#### TEXTE RETENU ####

Après Cannes, Berlin, Venise, ou encore Locarno, Bady Minck a eu cette année les honneurs du prestigieux festival de Sundance. (photo Romain Girtgen/CNA)

Bady Minck est une cinéaste sans pareil. Elle le prouve encore une fois avec son nouveau moyen métrage, MappaMundi.

Le Quotidien avait passé une journée sur le tournage de MappaMundi, le dernier film de la réalisatrice grand-ducale, Bady Minck. C’était il y a plus de sept ans ! C’est dire si son nouveau projet a mis du temps à voir le jour. Initialement prévu pour une sortie en 2010, il n’aura été présenté en première mondiale qu’en janvier dernier au festival de Sundance. La projection de mercredi dans le cadre du Lux Film Fest n’étant que la deuxième.

« J’étais très nerveuse, stressée », avoue Bady Minck au sujet de la projection de son MappaMundi à Luxembourg. «Plus que lors de sa première à Sundance, car mes films n’ont pas toujours été bien reçus ici», ajoute-t-elle. Il faut bien dire qu’avec l’Ettelbruckoise on est loin du cinéma commercial, grand public, mais plus dans un cinéma artistique, de festival. La réalisatrice a d’ailleurs déjà été sélectionnée dans des festivals de premier ordre tels que Cannes, Berlin, Venise, Locarno, et désormais Sundance. Qui, au Luxembourg, dit mieux ?

Et tant pis alors si quelques spectateurs mécontents quittent la salle en pleine projection. Car c’est vrai que son film surprend, désarçonne. Aussi bien par son récit que par sa mise en scène ou encore ses choix graphiques. Il a même «été présenté à Sundance, comme le « craziest movie » (film le plus fou) du festival», reconnaît la réalisatrice.

À travers les yeux de «cartographes cosmiques», Bady Minck présente, en 45 minutes, l’histoire de la Terre d’à peu près -700 millions d’années avant notre ère à, à peu près, 250 millions d’années. Une bagatelle !

«On n’a jamais raconté l’histoire de la Terre»

«Il y a plein de films qui racontent l’histoire d’un homme, de l’humanité, d’une guerre, de différentes civilisations, etc., mais on n’a jamais raconté l’histoire de la Terre», explique celle à qui l’on doit Im Anfang war der Blick, Free Radicals ou encore Schein Sein, sur les raisons qui l’ont poussée à se lancer dans cet audacieux projet. Elle poursuit : «Notre planète est notre source de vie, notre domicile et pourtant on ne fait pas assez attention à elle et on la maltraite en permanence.»

Sans être moraliste, le message écologique est on ne peut plus clair. Tout comme l’envie de la cinéaste de remettre l’être humain à sa place. Celle d’un «virus», d’«un parasite» qui a proliféré sur la planète pendant une période finalement assez courte. Alors on aura beau se sentir beaux, forts, puissants, indispensables, qu’est-ce finalement une vie humaine dans une histoire de 950 millions d’années ? Vlan dans l’ego !

#### DONNÉES ####

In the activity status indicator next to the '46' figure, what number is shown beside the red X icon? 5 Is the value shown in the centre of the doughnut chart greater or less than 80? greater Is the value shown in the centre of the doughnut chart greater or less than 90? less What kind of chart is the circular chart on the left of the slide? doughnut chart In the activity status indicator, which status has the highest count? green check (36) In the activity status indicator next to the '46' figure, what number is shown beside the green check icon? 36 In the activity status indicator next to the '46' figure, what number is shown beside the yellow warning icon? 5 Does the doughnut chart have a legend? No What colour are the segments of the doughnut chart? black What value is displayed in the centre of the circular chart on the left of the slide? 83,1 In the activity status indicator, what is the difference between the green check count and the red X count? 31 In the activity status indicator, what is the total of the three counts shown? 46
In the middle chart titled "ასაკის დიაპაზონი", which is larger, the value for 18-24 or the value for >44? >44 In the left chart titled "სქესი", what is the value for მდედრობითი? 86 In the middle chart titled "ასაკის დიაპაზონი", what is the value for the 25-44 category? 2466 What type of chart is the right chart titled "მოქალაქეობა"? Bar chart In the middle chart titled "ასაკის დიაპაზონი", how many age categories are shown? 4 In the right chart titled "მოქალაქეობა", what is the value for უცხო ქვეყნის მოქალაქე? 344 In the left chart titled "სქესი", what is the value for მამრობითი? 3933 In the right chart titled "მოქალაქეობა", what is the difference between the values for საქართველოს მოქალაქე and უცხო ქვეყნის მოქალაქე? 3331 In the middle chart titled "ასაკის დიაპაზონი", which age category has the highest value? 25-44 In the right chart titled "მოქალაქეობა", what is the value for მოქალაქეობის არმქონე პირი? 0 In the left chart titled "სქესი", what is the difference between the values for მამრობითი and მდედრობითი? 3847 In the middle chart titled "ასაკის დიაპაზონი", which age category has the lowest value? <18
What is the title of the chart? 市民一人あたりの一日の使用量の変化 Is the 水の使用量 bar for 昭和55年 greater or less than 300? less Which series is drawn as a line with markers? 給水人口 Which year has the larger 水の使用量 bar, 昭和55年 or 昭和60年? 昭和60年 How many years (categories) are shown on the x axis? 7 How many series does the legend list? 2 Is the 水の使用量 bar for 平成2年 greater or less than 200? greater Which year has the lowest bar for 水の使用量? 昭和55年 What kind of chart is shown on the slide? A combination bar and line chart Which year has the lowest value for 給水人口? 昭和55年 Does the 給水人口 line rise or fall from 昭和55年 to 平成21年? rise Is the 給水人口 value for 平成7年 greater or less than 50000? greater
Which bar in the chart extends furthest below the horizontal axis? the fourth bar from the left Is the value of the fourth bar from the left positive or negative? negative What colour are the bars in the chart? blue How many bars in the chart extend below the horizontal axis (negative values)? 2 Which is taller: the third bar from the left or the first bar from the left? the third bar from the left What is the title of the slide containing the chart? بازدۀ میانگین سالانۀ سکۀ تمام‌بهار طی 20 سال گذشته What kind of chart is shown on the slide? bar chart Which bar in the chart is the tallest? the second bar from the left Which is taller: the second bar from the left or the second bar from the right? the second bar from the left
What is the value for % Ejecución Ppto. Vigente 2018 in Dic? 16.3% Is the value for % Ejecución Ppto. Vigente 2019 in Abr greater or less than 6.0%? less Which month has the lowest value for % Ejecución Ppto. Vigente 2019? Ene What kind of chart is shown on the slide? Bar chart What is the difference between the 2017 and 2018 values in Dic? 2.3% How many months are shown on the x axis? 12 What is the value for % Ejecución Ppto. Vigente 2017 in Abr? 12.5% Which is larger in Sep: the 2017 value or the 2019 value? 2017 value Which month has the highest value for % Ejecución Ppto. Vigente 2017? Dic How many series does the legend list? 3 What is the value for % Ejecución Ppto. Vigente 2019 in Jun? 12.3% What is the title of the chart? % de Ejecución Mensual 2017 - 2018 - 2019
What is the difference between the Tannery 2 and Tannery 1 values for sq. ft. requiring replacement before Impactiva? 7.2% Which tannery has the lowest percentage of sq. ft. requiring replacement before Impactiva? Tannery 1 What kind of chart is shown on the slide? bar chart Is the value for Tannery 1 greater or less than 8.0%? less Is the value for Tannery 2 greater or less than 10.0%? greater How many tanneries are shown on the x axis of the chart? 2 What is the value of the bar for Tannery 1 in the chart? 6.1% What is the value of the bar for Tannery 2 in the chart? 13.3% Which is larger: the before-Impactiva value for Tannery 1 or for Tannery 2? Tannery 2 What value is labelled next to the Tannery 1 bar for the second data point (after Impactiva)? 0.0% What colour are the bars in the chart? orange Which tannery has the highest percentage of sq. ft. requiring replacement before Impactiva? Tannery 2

####

== CONSIGNES ==
1. Recopiez sans modification le passage du texte sur MappaMundi allant de « Après Cannes, Berlin, Venise, ou » à « que la deuxième. ».
2. Répondez brièvement aux questions suivantes d'après le texte sur MappaMundi :
(a) En quelle année la sortie du film était-elle initialement prévue ?
(b) Dans quel festival le film a-t-il été présenté en première mondiale ?
(c) Combien de minutes Bady Minck consacre-t-elle à l'histoire de la Terre dans ce film ?

== RÉPONSES ==
1.
Après Cannes, Berlin, Venise, ou encore Locarno, Bady Minck a eu cette année les honneurs du prestigieux festival de Sundance. (photo Romain Girtgen/CNA)

Bady Minck est une cinéaste sans pareil. Elle le prouve encore une fois avec son nouveau moyen métrage, MappaMundi.

Le Quotidien avait passé une journée sur le tournage de MappaMundi, le dernier film de la réalisatrice grand-ducale, Bady Minck. C’était il y a plus de sept ans ! C’est dire si son nouveau projet a mis du temps à voir le jour. Initialement prévu pour une sortie en 2010, il n’aura été présenté en première mondiale qu’en janvier dernier au festival de Sundance. La projection de mercredi dans le cadre du Lux Film Fest n’étant que la deuxième.

2.
(a) En 2010.
(b) Au festival de Sundance.
(c) 45 minutes.